Stapel l „Dass sie so schön wird, damit haben wir nicht gerechnet“, sagten Jutta Steinke und Elke Totz bei der feierlichen Einweihung der Trauerhalle in Stapel. Schon seit vielen Jahren lag die notwendige Renovierung den Verantwortlichen des Gemeindekirchenrates am Herzen. Steinke, Vorsitzende des Gremiums, und ihre Mitstreiterin sprachen sich lobend über die im Frühjahr 2019 über die Bühne gegangenen Sanierungsarbeiten aus und bedankten sich sowohl bei Höhe-Bürgermeister Bernd Prange als auch bei den Mitarbeitern des Seehäuser Bauamtes.

Die Gemeinde Altmärkische Höhe stemmte letztendlich das Projekt. „Die Kirchengemeinde ist an uns herangetreten und fragte nach, ob eine Sanierung möglich sei“, blickte Bernd Prange zurück. Die Trauerhalle machte schon seit etlichen Jahren einen bedauernswerten Eindruck. „Sie war sehr marode“, so der Höhe-Bürgermeister. „Der Putz kam schon runter, die Fenster waren undicht“, zählte Jutta Steinke, die schon vor zehn Jahren einen Versuch startete, um die Gemeinde für diese Maßnahme zu gewinnen, weiter auf. Prange und „seine“ Kommunalpolitiker aus dem Gemeinderat konnten das Projekt im Haushaltsplan verankern. Und mit Unterstützung des Seehäuser Bauamtes realisieren.

Vom Ergebnis zeigten sich gestern Vormittag die Beteiligten angetan, so dass die Trauerhalle wirklich „wie neu“ wirkte. Die Arbeiten in Stapel begannen Anfang März und dauerten elf Wochen an. Von der einstigen auf dem Friedhof und somit hinter der Stapeler Kirche stehenden Halle sind nur noch die Grundmauern übrig geblieben. Alles andere ist neu, auch die gesponserten Sitzgelegenheiten. „Für uns waren die Fenster und das Dach am wichtigsten“, betonte die Gemeindekirchenrats-Vorsitzende. Aber die Gemeinde wollte eine Trauerhalle schaffen, die für einen längeren Zeitraum Bestand haben soll. Und so kamen zum Dach und den Fenstern unter anderem auch ein neuer Fußboden und ein überdachter Bereich hinzu. Die Gemeinde Altmärkische Höhe nahm rund 50.000 Euro in die Hände. Geld, das die Kirchengemeinde nicht aufbringen konnte. „Deshalb haben wir auch eine Nutzungsvereinbarung abgeschlossen“, machte Prange auf die Vereinbarung zwischen weltlicher und kirchlicher Gemeinde aufmerksam. Die Höhe-Kommune hat die Trauerhalle quasi mit übernommen, verpachtet sie indes wieder.

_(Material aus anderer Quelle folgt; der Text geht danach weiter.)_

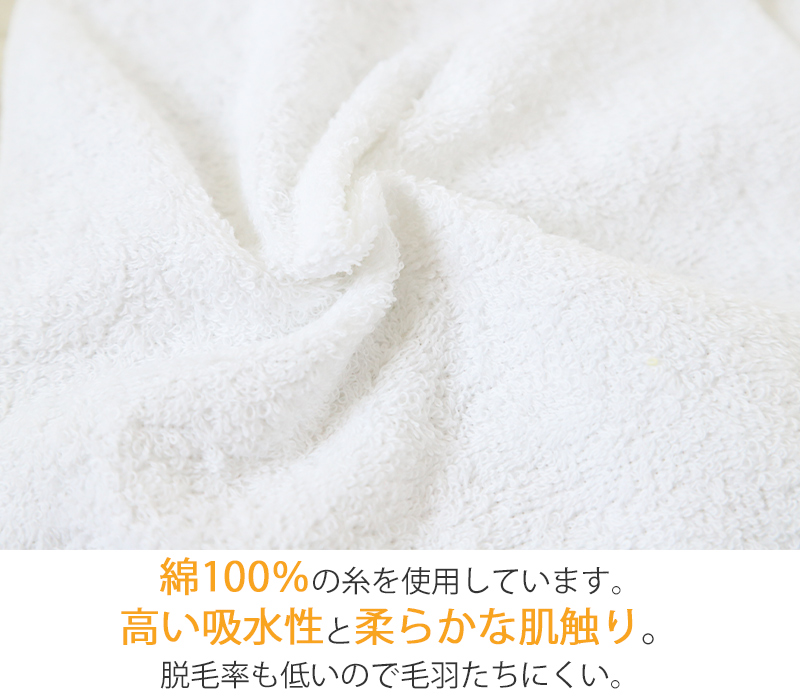 ハンドタオル タオル ハンカチ 無地 綿100% キッズ 子供 保育園 幼稚園 小学生 約20×20cm 抗菌 防臭 プチハンドタオル ウォッシュタオル おしぼりタオル 子供用タオル 入園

Prange bedankte sich bei den bauausführenden Firmen und überreichte dem anwesenden Gemeindekirchenrats-Duo symbolisch neben Blumen den Schlüssel für das neusanierte Gebäude. Und die Gemeinde Altmärkische Höhe hat noch weitere Trauerhallen auf ihrem Territorium im Blick.

Weitere Gebäude im Fokus

Zunächst steht Boock auf der Agenda. „Das ist ganz dringend“, sagt der Bürgermeister. Den Einwohnern stehe für Trauerfeiern derzeit keine Halle zur Verfügung. Deshalb ist ein Neubau geplant. Die Aussichten auf Fördergelder für diese Maßnahme seien gut, berichtet Wirtschaftsförderin Lisa Weigelt, die jeden Tag auf einen positiven Bescheid wartet. Rund 65.000 Euro wird der Neubau an Kosten nach sich ziehen.

Prange hofft zudem, dass recht zügig eine dritte Trauerhalle in der Gemeinde auf Vordermann gebracht werden kann. Die Gemeinde Altmärkische Höhe plant auch für jene in Bretsch entsprechende Arbeiten. Der Höhe-Bürgermeister ist froh, dass mit Stapel zunächst die erste Trauerhalle fertig geworden ist. Und das zur Zufriedenheit aller.